BBI's Dr. Danny Miller delivers opening remarks at the long-read sequencng symposium
Dr. Danny Miller, the scientific advisor to BBI’s Long Read Sequencing Symposium on November 15, had three overarching goals for the half-day symposium: 1) bring together Seattle-area users of long-read sequencing to learn from each other; (2) build new collaborations; and (3) to explore potential synergies among users.
Miller and at least one other presenter believe the all three goals were met and that many, if not all, of the 80-plus participants gained new observations and insights into long-read sequencing.
“I was thrilled with the turnout, diversity of topics covered, and participation from the audience, said Miller, who served as the MC for the event. “I learned something from every talk and was happy to make some great connections with folks I may not have run into otherwise. So, overall, I think we met our goals!”
“I really enjoyed hearing about topics I don’t think about every day such as viral genome sequencing, as well as emerging uses of long-read approaches, such as with protein sequencing.

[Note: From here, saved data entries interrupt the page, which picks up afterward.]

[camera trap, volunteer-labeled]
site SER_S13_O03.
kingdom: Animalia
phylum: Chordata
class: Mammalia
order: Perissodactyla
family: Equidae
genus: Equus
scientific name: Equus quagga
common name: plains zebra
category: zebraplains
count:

While they don’t have direct overlap with what we do in the lab every day I know who I can point people to who are interested in these topics or who I can talk to when a question arises. “
Dr. Paul Valdmanis, an associate professor in the UW Medicine Division of Medical Genetics, called the symposium “inspirational.”
BBI's Dr. Paul Valdmanis addresses symposium participants
“I was able to forge new collaborations and learned which colleagues are incorporating long-read sequencing into their everyday research,” said Valdmanis, who presented on “Massive Expansion of a Denisovan Introgressed Variable Number Tandem Repeat in Ancient Americans.”
“I learned a considerable amount about the many tools and resources that are available to analyze long-read sequencing data,” he said. “It was great to hear about updates to some of the sequencing protocols that are available and how folks in the Seattle area are utilizing LRS in to aid in clinical diagnoses.”
The symposium was sponsored by Oxford Nanopore. Discussions have begun within BBI to consider another long-read sequencing event in 2024. Watch for developments on the BBI website.